(Exercise inputs begins)

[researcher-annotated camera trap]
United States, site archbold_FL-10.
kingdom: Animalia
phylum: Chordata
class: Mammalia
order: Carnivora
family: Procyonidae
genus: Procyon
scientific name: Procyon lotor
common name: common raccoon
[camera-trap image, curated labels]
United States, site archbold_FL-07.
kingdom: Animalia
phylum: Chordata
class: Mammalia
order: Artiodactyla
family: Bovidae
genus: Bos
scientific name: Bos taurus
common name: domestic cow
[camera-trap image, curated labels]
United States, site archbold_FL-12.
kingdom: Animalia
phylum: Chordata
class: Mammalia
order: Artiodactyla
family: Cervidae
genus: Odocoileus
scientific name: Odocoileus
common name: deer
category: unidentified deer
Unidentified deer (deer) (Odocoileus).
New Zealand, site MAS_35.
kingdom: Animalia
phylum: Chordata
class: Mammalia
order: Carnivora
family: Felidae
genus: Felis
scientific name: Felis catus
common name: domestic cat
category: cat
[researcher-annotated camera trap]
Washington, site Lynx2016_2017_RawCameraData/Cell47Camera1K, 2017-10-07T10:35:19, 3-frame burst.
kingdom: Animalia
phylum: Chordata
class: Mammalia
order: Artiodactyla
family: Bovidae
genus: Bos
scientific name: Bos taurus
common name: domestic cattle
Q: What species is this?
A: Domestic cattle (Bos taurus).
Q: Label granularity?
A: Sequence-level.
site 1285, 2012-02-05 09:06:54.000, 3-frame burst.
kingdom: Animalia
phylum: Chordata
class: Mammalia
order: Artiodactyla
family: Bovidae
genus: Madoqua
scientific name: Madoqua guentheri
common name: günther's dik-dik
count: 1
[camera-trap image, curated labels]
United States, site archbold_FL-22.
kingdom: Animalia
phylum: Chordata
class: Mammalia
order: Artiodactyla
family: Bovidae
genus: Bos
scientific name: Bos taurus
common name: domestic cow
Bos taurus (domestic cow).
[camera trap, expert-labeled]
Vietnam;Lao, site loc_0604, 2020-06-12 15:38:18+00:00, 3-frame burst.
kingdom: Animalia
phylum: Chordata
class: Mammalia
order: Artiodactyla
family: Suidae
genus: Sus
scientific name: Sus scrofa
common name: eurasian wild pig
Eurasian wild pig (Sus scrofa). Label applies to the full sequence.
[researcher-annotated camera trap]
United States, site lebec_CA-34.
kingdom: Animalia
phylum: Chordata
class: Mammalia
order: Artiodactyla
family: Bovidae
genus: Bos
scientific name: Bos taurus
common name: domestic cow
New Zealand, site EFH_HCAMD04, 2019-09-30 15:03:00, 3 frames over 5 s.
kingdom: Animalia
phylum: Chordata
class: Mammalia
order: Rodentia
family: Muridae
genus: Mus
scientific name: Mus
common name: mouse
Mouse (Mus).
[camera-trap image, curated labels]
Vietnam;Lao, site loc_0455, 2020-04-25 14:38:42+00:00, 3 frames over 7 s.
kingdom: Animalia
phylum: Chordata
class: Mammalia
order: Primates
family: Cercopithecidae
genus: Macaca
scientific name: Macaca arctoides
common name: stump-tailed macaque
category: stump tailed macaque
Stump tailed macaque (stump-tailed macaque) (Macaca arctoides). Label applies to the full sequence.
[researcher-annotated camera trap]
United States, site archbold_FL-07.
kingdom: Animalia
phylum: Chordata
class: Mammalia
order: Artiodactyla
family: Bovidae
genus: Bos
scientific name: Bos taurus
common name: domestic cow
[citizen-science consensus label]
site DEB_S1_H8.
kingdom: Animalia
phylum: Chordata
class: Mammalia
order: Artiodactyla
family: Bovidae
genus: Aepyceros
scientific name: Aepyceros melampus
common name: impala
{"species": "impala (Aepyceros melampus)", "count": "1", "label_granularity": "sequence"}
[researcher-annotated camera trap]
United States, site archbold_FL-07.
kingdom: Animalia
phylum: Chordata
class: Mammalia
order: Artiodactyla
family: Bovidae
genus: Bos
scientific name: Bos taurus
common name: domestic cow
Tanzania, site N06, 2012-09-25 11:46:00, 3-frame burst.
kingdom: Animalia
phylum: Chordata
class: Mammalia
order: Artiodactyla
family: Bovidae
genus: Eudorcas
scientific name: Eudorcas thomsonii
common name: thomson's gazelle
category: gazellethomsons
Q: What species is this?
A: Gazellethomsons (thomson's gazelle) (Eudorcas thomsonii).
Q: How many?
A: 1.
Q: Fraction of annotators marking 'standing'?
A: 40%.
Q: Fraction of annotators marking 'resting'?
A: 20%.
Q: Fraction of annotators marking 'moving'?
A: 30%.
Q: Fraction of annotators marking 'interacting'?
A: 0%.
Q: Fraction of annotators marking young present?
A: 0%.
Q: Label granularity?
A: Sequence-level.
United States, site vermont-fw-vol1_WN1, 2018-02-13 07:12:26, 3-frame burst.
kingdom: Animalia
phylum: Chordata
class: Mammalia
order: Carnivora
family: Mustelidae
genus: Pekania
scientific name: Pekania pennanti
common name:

(Exercise inputs ends)

* **Try it**: Write the records out in full, exactly as they read above.

* **Problem solution**:
[researcher-annotated camera trap]
United States, site archbold_FL-10.
kingdom: Animalia
phylum: Chordata
class: Mammalia
order: Carnivora
family: Procyonidae
genus: Procyon
scientific name: Procyon lotor
common name: common raccoon
[camera-trap image, curated labels]
United States, site archbold_FL-07.
kingdom: Animalia
phylum: Chordata
class: Mammalia
order: Artiodactyla
family: Bovidae
genus: Bos
scientific name: Bos taurus
common name: domestic cow
[camera-trap image, curated labels]
United States, site archbold_FL-12.
kingdom: Animalia
phylum: Chordata
class: Mammalia
order: Artiodactyla
family: Cervidae
genus: Odocoileus
scientific name: Odocoileus
common name: deer
category: unidentified deer
Unidentified deer (deer) (Odocoileus).
New Zealand, site MAS_35.
kingdom: Animalia
phylum: Chordata
class: Mammalia
order: Carnivora
family: Felidae
genus: Felis
scientific name: Felis catus
common name: domestic cat
category: cat
[researcher-annotated camera trap]
Washington, site Lynx2016_2017_RawCameraData/Cell47Camera1K, 2017-10-07T10:35:19, 3-frame burst.
kingdom: Animalia
phylum: Chordata
class: Mammalia
order: Artiodactyla
family: Bovidae
genus: Bos
scientific name: Bos taurus
common name: domestic cattle
Q: What species is this?
A: Domestic cattle (Bos taurus).
Q: Label granularity?
A: Sequence-level.
site 1285, 2012-02-05 09:06:54.000, 3-frame burst.
kingdom: Animalia
phylum: Chordata
class: Mammalia
order: Artiodactyla
family: Bovidae
genus: Madoqua
scientific name: Madoqua guentheri
common name: günther's dik-dik
count: 1
[camera-trap image, curated labels]
United States, site archbold_FL-22.
kingdom: Animalia
phylum: Chordata
class: Mammalia
order: Artiodactyla
family: Bovidae
genus: Bos
scientific name: Bos taurus
common name: domestic cow
Bos taurus (domestic cow).
[camera trap, expert-labeled]
Vietnam;Lao, site loc_0604, 2020-06-12 15:38:18+00:00, 3-frame burst.
kingdom: Animalia
phylum: Chordata
class: Mammalia
order: Artiodactyla
family: Suidae
genus: Sus
scientific name: Sus scrofa
common name: eurasian wild pig
Eurasian wild pig (Sus scrofa). Label applies to the full sequence.
[researcher-annotated camera trap]
United States, site lebec_CA-34.
kingdom: Animalia
phylum: Chordata
class: Mammalia
order: Artiodactyla
family: Bovidae
genus: Bos
scientific name: Bos taurus
common name: domestic cow
New Zealand, site EFH_HCAMD04, 2019-09-30 15:03:00, 3 frames over 5 s.
kingdom: Animalia
phylum: Chordata
class: Mammalia
order: Rodentia
family: Muridae
genus: Mus
scientific name: Mus
common name: mouse
Mouse (Mus).
[camera-trap image, curated labels]
Vietnam;Lao, site loc_0455, 2020-04-25 14:38:42+00:00, 3 frames over 7 s.
kingdom: Animalia
phylum: Chordata
class: Mammalia
order: Primates
family: Cercopithecidae
genus: Macaca
scientific name: Macaca arctoides
common name: stump-tailed macaque
category: stump tailed macaque
Stump tailed macaque (stump-tailed macaque) (Macaca arctoides). Label applies to the full sequence.
[researcher-annotated camera trap]
United States, site archbold_FL-07.
kingdom: Animalia
phylum: Chordata
class: Mammalia
order: Artiodactyla
family: Bovidae
genus: Bos
scientific name: Bos taurus
common name: domestic cow
[citizen-science consensus label]
site DEB_S1_H8.
kingdom: Animalia
phylum: Chordata
class: Mammalia
order: Artiodactyla
family: Bovidae
genus: Aepyceros
scientific name: Aepyceros melampus
common name: impala
{"species": "impala (Aepyceros melampus)", "count": "1", "label_granularity": "sequence"}
[researcher-annotated camera trap]
United States, site archbold_FL-07.
kingdom: Animalia
phylum: Chordata
class: Mammalia
order: Artiodactyla
family: Bovidae
genus: Bos
scientific name: Bos taurus
common name: domestic cow
Tanzania, site N06, 2012-09-25 11:46:00, 3-frame burst.
kingdom: Animalia
phylum: Chordata
class: Mammalia
order: Artiodactyla
family: Bovidae
genus: Eudorcas
scientific name: Eudorcas thomsonii
common name: thomson's gazelle
category: gazellethomsons
Q: What species is this?
A: Gazellethomsons (thomson's gazelle) (Eudorcas thomsonii).
Q: How many?
A: 1.
Q: Fraction of annotators marking 'standing'?
A: 40%.
Q: Fraction of annotators marking 'resting'?
A: 20%.
Q: Fraction of annotators marking 'moving'?
A: 30%.
Q: Fraction of annotators marking 'interacting'?
A: 0%.
Q: Fraction of annotators marking young present?
A: 0%.
Q: Label granularity?
A: Sequence-level.
United States, site vermont-fw-vol1_WN1, 2018-02-13 07:12:26, 3-frame burst.
kingdom: Animalia
phylum: Chordata
class: Mammalia
order: Carnivora
family: Mustelidae
genus: Pekania
scientific name: Pekania pennanti
common name:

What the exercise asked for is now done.